> PROBLEM TO WORK ON: Begin at the line below that contains "What is the distance from the camera's". Repeat it and all remaining lines of the records exactly.

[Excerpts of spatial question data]
---+---
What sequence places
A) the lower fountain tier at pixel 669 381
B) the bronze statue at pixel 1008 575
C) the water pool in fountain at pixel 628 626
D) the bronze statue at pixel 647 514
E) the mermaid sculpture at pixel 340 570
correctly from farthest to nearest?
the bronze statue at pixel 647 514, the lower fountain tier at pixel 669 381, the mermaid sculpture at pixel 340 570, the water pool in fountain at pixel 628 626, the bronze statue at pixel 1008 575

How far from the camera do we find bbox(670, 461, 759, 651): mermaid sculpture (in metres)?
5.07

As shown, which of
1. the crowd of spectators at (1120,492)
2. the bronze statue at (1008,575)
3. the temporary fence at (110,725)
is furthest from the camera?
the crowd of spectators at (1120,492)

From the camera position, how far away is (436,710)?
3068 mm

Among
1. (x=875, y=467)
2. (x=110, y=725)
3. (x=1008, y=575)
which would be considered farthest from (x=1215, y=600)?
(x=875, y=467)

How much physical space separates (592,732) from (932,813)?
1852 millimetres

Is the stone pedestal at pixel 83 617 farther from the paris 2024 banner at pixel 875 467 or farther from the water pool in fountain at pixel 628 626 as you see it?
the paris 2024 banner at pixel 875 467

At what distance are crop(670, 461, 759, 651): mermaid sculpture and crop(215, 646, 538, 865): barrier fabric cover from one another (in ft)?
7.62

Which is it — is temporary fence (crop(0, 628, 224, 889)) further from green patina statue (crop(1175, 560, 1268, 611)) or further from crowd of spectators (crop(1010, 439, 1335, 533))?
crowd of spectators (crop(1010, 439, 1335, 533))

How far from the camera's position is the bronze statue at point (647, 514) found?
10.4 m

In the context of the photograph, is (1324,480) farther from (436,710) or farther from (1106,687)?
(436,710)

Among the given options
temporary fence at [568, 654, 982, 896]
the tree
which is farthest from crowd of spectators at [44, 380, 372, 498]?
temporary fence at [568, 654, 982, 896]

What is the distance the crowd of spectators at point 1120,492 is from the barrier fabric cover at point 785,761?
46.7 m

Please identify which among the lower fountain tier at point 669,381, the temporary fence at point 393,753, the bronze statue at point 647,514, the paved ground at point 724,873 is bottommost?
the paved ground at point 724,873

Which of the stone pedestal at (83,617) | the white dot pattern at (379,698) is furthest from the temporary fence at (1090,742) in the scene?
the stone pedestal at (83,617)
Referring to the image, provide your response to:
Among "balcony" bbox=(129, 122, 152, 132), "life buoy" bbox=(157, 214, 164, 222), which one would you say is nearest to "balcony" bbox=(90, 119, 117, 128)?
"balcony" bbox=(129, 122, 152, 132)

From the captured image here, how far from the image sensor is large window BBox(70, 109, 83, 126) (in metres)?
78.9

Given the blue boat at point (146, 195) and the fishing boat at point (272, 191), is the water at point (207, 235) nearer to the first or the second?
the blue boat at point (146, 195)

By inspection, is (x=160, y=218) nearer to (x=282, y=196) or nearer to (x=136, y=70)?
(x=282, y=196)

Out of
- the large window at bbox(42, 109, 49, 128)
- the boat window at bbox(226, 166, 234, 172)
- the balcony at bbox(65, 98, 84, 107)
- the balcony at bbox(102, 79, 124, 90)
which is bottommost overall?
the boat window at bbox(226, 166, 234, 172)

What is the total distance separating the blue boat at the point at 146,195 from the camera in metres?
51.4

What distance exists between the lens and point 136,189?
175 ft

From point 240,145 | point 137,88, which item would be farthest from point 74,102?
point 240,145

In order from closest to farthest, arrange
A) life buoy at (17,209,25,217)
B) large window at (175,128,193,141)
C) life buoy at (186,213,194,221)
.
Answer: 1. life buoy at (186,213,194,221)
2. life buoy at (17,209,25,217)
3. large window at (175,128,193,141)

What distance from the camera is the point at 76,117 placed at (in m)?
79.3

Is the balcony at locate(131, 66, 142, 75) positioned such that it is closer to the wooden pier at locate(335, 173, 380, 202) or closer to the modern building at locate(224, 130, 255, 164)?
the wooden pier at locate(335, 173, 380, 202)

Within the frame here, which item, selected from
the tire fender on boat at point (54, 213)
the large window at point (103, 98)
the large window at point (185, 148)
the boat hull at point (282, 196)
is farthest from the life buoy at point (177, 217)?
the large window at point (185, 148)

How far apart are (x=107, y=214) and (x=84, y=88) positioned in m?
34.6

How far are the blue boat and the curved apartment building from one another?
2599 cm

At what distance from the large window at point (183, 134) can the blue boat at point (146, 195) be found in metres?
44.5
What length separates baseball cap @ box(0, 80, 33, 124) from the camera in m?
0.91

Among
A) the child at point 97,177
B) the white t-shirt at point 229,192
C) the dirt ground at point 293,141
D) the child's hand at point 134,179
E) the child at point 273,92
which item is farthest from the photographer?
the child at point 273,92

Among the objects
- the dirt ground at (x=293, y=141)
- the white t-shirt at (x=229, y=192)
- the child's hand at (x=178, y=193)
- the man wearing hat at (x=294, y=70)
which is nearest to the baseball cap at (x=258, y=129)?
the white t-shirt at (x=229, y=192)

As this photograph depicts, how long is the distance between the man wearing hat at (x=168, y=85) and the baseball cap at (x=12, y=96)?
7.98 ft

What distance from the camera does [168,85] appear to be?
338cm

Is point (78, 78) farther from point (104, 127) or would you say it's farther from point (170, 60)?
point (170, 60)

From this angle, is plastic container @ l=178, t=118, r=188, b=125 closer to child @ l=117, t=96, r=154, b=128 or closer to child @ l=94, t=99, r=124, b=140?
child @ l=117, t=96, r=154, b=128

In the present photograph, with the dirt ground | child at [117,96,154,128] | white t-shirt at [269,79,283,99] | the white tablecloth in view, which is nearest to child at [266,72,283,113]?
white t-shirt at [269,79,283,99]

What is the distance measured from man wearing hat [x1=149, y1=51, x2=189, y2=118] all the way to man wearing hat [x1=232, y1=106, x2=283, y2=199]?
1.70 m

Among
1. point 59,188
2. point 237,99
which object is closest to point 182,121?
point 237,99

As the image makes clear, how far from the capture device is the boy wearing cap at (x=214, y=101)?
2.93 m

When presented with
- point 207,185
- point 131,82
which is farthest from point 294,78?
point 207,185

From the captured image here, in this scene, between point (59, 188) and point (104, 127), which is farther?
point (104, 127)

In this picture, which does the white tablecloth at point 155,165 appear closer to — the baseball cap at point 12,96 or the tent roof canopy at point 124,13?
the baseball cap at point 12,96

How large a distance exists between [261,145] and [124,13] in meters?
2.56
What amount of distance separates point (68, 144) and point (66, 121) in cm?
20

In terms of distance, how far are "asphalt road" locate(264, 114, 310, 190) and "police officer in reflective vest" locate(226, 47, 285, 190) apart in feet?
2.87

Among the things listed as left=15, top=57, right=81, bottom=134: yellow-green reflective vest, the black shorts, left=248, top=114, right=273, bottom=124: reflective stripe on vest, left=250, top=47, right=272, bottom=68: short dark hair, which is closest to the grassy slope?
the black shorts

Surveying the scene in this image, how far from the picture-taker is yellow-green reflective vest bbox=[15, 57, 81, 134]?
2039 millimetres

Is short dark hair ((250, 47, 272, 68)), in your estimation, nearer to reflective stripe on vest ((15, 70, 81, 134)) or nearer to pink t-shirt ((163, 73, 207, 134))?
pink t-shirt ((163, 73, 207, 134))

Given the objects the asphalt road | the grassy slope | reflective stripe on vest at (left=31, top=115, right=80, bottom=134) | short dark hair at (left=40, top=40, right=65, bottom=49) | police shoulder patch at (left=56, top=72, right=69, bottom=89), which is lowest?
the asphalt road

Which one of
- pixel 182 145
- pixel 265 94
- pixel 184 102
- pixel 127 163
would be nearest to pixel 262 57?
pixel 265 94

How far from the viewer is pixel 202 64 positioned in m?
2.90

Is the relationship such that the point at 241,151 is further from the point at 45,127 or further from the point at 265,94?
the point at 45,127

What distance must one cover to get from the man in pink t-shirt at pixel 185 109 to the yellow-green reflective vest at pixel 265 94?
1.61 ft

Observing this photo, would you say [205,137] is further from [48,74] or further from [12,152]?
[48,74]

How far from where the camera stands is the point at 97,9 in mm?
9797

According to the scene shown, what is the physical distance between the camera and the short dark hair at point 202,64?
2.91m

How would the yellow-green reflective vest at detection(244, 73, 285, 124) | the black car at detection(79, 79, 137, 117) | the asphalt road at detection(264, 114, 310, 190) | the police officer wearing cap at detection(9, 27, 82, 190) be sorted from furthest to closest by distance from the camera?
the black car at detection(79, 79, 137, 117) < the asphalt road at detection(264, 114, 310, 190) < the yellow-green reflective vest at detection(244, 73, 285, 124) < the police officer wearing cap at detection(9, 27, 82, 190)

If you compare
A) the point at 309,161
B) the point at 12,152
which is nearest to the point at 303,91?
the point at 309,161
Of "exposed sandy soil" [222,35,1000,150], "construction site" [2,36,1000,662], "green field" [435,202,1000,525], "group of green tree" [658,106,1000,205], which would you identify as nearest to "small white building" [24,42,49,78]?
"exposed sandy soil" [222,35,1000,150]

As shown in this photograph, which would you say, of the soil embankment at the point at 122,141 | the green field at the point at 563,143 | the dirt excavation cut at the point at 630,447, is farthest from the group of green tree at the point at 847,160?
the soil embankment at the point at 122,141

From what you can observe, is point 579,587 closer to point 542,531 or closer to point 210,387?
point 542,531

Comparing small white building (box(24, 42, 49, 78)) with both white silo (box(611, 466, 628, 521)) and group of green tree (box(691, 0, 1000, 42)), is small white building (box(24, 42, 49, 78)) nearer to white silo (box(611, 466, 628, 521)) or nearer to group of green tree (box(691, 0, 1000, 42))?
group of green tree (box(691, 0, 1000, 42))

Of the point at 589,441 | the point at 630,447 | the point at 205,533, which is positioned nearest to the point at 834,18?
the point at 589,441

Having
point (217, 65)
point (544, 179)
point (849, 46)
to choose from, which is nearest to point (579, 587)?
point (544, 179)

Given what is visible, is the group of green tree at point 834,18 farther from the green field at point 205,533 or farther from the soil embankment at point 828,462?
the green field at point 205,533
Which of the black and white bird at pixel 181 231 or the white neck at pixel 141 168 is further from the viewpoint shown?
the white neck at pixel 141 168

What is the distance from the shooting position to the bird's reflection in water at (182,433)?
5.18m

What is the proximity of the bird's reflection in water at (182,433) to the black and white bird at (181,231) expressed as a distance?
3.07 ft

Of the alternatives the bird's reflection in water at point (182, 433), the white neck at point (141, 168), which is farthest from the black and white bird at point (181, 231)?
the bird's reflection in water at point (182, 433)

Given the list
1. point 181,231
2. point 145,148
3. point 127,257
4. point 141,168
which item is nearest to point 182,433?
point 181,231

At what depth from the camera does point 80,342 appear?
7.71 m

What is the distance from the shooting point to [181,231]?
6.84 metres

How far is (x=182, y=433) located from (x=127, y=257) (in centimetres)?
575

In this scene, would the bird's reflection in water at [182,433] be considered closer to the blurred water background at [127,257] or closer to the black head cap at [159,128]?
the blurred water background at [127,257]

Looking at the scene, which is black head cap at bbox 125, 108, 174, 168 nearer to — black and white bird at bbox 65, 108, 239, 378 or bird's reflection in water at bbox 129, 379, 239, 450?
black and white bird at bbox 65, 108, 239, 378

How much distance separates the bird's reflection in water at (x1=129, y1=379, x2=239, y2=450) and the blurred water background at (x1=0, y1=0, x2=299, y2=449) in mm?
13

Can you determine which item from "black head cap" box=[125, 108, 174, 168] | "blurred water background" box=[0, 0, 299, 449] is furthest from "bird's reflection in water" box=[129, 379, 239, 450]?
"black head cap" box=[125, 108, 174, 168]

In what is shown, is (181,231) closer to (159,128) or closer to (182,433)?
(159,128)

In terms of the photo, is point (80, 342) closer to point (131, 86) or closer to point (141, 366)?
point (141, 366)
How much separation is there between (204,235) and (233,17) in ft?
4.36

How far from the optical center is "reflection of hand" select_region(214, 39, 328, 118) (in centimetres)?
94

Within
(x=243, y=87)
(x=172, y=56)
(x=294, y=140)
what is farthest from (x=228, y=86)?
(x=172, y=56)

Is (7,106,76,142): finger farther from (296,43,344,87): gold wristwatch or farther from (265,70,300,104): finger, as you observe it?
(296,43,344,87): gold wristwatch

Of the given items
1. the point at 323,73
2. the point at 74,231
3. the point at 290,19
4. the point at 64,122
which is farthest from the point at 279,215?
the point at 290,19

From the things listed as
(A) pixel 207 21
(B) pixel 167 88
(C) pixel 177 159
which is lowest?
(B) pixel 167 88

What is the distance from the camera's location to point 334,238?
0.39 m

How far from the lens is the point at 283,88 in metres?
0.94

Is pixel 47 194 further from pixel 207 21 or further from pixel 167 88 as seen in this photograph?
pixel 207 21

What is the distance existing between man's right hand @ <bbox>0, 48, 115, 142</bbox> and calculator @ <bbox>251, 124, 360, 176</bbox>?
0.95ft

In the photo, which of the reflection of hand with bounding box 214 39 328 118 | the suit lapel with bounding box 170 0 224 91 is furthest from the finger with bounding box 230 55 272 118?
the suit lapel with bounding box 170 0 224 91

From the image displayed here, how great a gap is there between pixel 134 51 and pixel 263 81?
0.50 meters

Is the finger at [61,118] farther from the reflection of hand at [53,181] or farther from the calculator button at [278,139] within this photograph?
---+---
> ANSWER FOR THE TASK:
What is the distance from the camera's location to point 334,238?
0.39 m

How far from the lens is the point at 283,88 in metres?
0.94

Is pixel 47 194 further from pixel 207 21 or further from pixel 167 88 as seen in this photograph?
pixel 207 21

What is the distance existing between man's right hand @ <bbox>0, 48, 115, 142</bbox> and calculator @ <bbox>251, 124, 360, 176</bbox>?
0.95ft

In the photo, which of the reflection of hand with bounding box 214 39 328 118 | the suit lapel with bounding box 170 0 224 91 is furthest from the finger with bounding box 230 55 272 118?
the suit lapel with bounding box 170 0 224 91

From the image displayed here, how great a gap is there between pixel 134 51 and pixel 263 81?
0.50 meters

Is the finger at [61,118] farther from the reflection of hand at [53,181] or farther from the calculator button at [278,139] within this photograph?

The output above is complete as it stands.